Corruption et pots de vin à la Préfecture
Seize personnes étaient citées à comparaître hier devant le tribunal de Saint-Martin pour corruption de fonctionnaire et aide au maintien sur le territoire de personnes étrangères en situation irrégulière. Une audience fleuve, pour déterminer l’implication et le mode opératoire d’une employée de la préfecture, de trois intermédiaires et de douze ressortissants étrangers ayant bénéficié de titres de séjour.
Après l’appel de toutes les personnes convoquées, deux personnes étaient absentes et quatre ont bénéficié d’un report au mois de juin à la demande de leurs avocats, le tribunal a décidé malgré tout d’instruire ce dossier compliqué … ne serait-ce que par la citation à la barre de toutes les personnes concernées, des trois interprètes nécessaires pour traduire en espagnol, anglais et créole, une seule personne maitrisant le français, et de la dizaine d’avocats dont la plupart intervenaient dans le cadre de l’aide juridictionnelle.
TROIS INTERMÉDIAIRES RECRUTEURS
Les faits se sont déroulés entre mars 2016 et mars 2017. Les intermédiaires, dont deux étaient présents à l’audience, se chargeaient de remettre le dossier de demande de titre de séjour à une employée de la préfecture moyennant rémunération.
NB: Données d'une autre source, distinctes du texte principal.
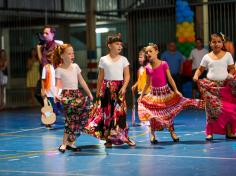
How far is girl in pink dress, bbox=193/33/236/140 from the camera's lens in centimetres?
1104

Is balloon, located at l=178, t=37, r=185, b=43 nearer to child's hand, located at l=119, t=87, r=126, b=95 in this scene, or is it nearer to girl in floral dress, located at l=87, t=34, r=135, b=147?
girl in floral dress, located at l=87, t=34, r=135, b=147

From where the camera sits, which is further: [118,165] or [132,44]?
[132,44]

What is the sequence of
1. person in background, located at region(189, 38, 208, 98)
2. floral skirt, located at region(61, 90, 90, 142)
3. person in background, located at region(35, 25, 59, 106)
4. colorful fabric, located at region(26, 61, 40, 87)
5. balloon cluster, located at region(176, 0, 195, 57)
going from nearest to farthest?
1. floral skirt, located at region(61, 90, 90, 142)
2. person in background, located at region(35, 25, 59, 106)
3. person in background, located at region(189, 38, 208, 98)
4. balloon cluster, located at region(176, 0, 195, 57)
5. colorful fabric, located at region(26, 61, 40, 87)

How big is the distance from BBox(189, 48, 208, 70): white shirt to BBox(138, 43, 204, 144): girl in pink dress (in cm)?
773

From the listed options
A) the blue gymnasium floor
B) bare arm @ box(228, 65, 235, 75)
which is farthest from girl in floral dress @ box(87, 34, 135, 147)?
bare arm @ box(228, 65, 235, 75)

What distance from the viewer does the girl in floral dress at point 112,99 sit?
34.7 ft

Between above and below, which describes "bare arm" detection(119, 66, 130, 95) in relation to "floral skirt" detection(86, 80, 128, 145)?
above

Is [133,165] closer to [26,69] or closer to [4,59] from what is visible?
[4,59]

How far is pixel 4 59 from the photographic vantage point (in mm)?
21203

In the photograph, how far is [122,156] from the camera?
31.0 feet

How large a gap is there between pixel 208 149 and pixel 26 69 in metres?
14.6

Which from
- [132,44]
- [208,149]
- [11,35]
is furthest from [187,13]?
[208,149]

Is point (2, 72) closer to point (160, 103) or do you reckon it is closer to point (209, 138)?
point (160, 103)

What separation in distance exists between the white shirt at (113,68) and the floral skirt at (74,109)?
64 cm
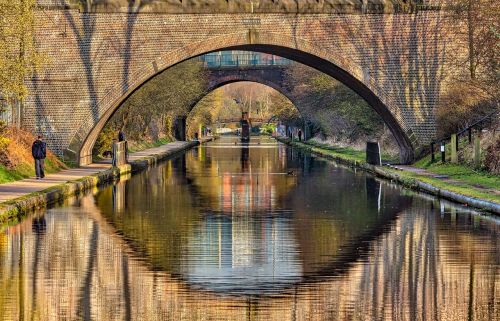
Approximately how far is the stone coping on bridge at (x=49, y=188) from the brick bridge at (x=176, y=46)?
2.80 meters

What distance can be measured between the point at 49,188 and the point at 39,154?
5216 mm

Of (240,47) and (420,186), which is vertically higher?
(240,47)

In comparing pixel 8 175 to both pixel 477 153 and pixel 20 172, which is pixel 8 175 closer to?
pixel 20 172

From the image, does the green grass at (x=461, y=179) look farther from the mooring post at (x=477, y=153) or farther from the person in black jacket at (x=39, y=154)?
the person in black jacket at (x=39, y=154)

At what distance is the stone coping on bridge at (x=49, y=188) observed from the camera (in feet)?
76.6

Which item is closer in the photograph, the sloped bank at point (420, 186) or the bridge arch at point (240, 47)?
the sloped bank at point (420, 186)

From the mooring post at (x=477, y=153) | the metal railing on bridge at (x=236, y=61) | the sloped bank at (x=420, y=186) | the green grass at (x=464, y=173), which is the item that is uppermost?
the metal railing on bridge at (x=236, y=61)

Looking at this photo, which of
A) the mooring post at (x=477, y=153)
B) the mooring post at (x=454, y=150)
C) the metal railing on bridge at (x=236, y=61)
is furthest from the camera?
the metal railing on bridge at (x=236, y=61)

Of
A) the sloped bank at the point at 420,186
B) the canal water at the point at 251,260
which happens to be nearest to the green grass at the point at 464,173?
the sloped bank at the point at 420,186

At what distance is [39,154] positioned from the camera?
33625mm

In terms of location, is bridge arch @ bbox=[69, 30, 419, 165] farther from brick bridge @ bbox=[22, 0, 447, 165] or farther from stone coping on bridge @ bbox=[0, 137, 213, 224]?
stone coping on bridge @ bbox=[0, 137, 213, 224]

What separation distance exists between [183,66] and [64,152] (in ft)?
91.3

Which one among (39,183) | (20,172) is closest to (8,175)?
(20,172)

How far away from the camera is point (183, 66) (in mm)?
70938
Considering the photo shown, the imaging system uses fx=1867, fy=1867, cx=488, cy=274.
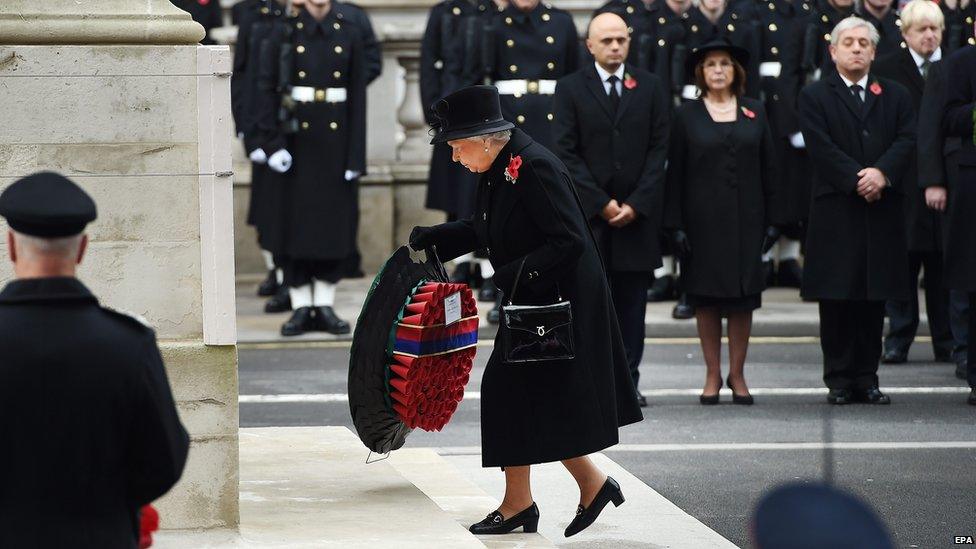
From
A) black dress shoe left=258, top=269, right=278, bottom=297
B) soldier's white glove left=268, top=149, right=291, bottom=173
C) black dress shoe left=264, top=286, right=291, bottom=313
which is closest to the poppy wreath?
soldier's white glove left=268, top=149, right=291, bottom=173

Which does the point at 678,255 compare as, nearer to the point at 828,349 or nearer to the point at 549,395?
the point at 828,349

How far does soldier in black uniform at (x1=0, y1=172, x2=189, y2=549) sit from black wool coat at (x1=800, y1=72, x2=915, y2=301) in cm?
665

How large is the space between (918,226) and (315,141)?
4124 mm

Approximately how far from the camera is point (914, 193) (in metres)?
11.6

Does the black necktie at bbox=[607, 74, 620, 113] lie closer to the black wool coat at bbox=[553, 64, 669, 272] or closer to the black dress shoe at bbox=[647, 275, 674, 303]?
the black wool coat at bbox=[553, 64, 669, 272]

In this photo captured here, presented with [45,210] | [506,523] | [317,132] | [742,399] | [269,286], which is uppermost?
[45,210]

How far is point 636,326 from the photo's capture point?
988 cm

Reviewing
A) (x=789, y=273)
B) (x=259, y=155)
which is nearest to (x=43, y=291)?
(x=259, y=155)

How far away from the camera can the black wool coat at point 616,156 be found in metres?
9.93

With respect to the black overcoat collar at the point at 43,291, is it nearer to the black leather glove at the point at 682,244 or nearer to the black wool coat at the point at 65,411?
the black wool coat at the point at 65,411

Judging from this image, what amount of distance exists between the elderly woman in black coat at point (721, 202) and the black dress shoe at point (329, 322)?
3319 millimetres

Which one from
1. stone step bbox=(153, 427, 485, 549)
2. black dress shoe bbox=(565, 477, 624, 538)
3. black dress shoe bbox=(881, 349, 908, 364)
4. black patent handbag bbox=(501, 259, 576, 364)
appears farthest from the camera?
black dress shoe bbox=(881, 349, 908, 364)

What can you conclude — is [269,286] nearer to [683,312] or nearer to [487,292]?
[487,292]

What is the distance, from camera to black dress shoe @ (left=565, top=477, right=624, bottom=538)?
22.4 ft
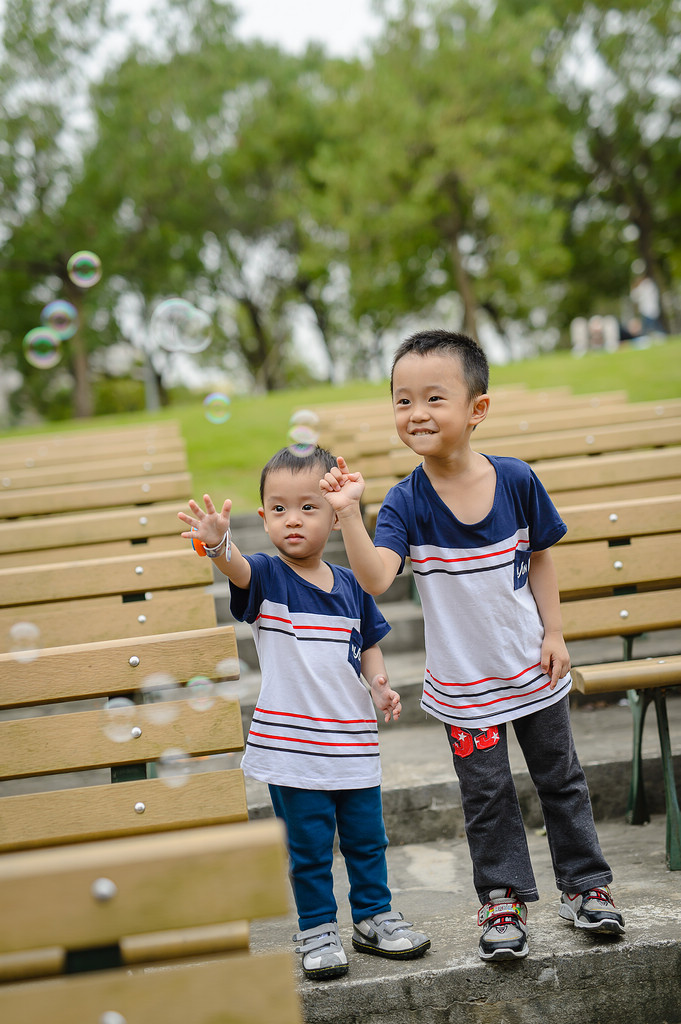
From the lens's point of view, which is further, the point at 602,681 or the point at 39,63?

Sous prétexte d’accélérer les démarches, les postulants devaient remettre en espèces entre 2000 $ et 3500 € selon les personnes et selon le nombre d’intermédiaires impliqués. Les sommes énoncées sont variables selon les dépositions et si dans un premier temps chacun d’entre eux a affirmé reverser l’intégralité pour frais de dossier et rémunération de l’employée de la préfecture, au final, ils ont avoué garder pour eux une partie de la somme.
DES ÉTRANGERS CRÉDULES
Pour la moitié originaires de la République Dominicaine, et habitués à ce que dans leur pays les services se monnayent, n’ont pas jugé étrange de devoir payer pour obtenir leurs papiers. Ne pouvant justifier d’une durée de séjour suffisante sur le territoire français, ou d’un enfant né ou scolarisé à Saint-Martin, tous avaient vu leur demande refusée et cette solution leur semblait être la seule pour régulariser leur situation et travailler en toute légalité.
Certains ont même paru surpris d’apprendre que le coût des timbres fiscaux, seule somme à débourser, étaient de 269 € et de 50 €. Mais, il est vrai que le système avait de quoi les satisfaire car le récépissé de carte de séjour était délivré le jour même de la demande, dès remise de la somme demandé. Et pas besoin de faire la queue à la Préfecture, il était remis directement par l’un des intermédiaire.
UNE FONCTIONNAIRE MISE EN CAUSE
La procédure veut que chaque dossier de demande de titre de séjour soit instruit par plusieurs agents de la Préfecture. Dans les cas présents, les dossiers ont tous été constitués par une seule personne, une fonctionnaire qui justifie de plus de trente ans dans le service public et détachée auprès du service des étrangers de la préfecture depuis 2014. Les dysfonctionnements ont débuté un an après son arrivée. Depuis la mise à jour de l’affaire, aucun autre Les dysfonctionnements n’a été constaté, mais des investigations sont toujours en cours. Elle reconnait à la barre avoir touché des pots de vins, entre 150 et 200 euros par dossier, entre 1000 et 3000 euros selon les autres prévenus. Elle aurait constitué des dossiers incomplets, avec des justificatifs falsifiés et passé outre les alertes du logiciel de la préfecture qui se déclenchent lorsque la personne a déjà fait l’objet d’un refus pour délivrer des titres de séjour de 3 mois à 10 ans. Outre les sept personnes qui lui ont été adressées par les intermédiaires, elle a également de son propre chef aidé un ressortissant de Sainte Lucie en lui délivrant un récépissé de carte de séjour contre 600 €. Une affaire fleuve qui aura occupé le tribunal une bonne partie de cette journée de jeudi et pour laquelle le délibéré a été reporté au jeudi 21 mars prochain, à 8h30.